Près de 300 quotidiens français reprochent au moteur de recherche américain d'exploiter leurs contenus dans ses résumés générés par intelligence artificielle, sans autorisation ni rémunération dédiée.
Le 11 août 2026, l'Alliance de la presse d'information générale (Apig), qui fédère près de 300 quotidiens français, a annoncé avoir saisi l'Autorité de la concurrence contre Google
Le motif : le non-respect présumé des engagements pris par le groupe américain en 2022 dans le dossier des droits voisins.
L'élément déclencheur remonte à trois semaines plus tôt. Le 22 juillet 2026, Google a activé en France ses « Aperçus IA » (AI Overviews) ainsi que son « Mode IA ».
Concrètement, une synthèse rédigée par intelligence artificielle s'affiche désormais en tête des résultats de recherche, les liens vers les sites sources se retrouvant relégués en dessous. La fonctionnalité tournait déjà dans plusieurs dizaines de pays depuis 2024, mais la France avait pu retarder son arrivée.
L'Apig dénonce un déploiement unilatéral de nouveaux usages des contenus de presse
L’utilisation des contenus s’effectue sans autorisation préalable ni rémunération spécifique — ce qui, selon elle, ne respecte pas les engagements souscrits par Google auprès du régulateur.
L'alliance décrit également des négociations qu'elle juge insuffisantes : les éditeurs se seraient vu proposer une simple actualisation du contrat de licence existant, la seule alternative étant un retrait technique synonyme de perte de visibilité dans le moteur de recherche.
Le chiffre qui inquiète : 33 à 38 % de trafic en moins
Pour étayer sa démarche, l'Apig s'appuie sur une évaluation de l'Arcom, le régulateur français de l'audiovisuel et du numérique.
Portant sur les marchés européens où les résumés IA étaient déjà déployés, celle-ci chiffre entre 33 % et 38 % la perte de trafic imputable à ces synthèses automatiques.

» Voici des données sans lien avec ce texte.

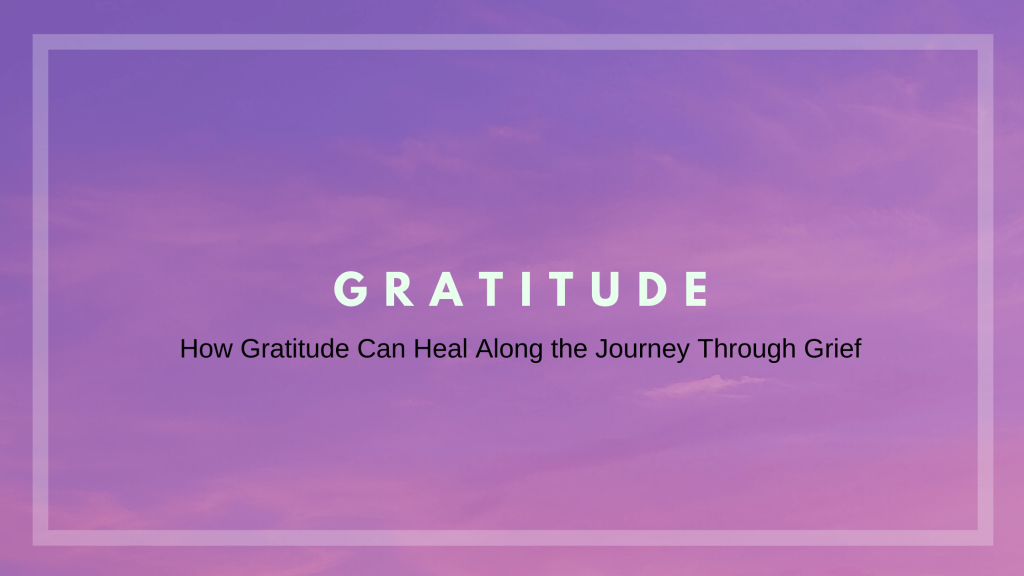 GRATITUDE

How Gratitude Can Heal Along the Journey Through Grief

La mécanique redoutée est simple : l'internaute obtient sa réponse directement dans la page de résultats et ne clique plus vers le site du média alors même que l'IA a puisé dans les articles de ce média pour construire sa réponse.
Moins de visites signifie moins de revenus publicitaires, dans un secteur déjà fragilisé par la baisse des recettes et les suppressions de postes.
En 2022, Google avait conclu des accords avec 450 éditeurs de presse français
Ces accords avaient été signés au titre des droits voisins et du droit d'auteur, mécanisme qui permet aux journaux, magazines et agences d'être rémunérés lorsque les plateformes numériques utilisent leurs contenus.
En mars 2024, l'Autorité de la concurrence avait déjà infligé au groupe une amende de 250 millions d'euros pour non-respect de certains de ces engagements.
La saisine d'août 2026 s'inscrit donc dans la continuité directe de ce bras de fer.
Interrogé le jour même de la saisine, Google affirme avoir mis à jour sa méthode de rémunération de la presse
Son objectif est de tenir compte de l'affichage de contenus protégés au sein des aperçus IA et du Mode IA. Google indique par ailleurs être en cours de négociation avec l'Apig et d'autres représentants d'éditeurs.
L'Apig prend soin de préciser que sa saisine ne ferme nullement la voie à la négociation
L'organisation ne s'oppose pas à la technologie elle-même et se dit prête à l'alimenter en contenus à condition d'obtenir un niveau de rémunération compatible avec la pérennité financière des rédactions. La balle est désormais dans le camp de l'Autorité de la concurrence.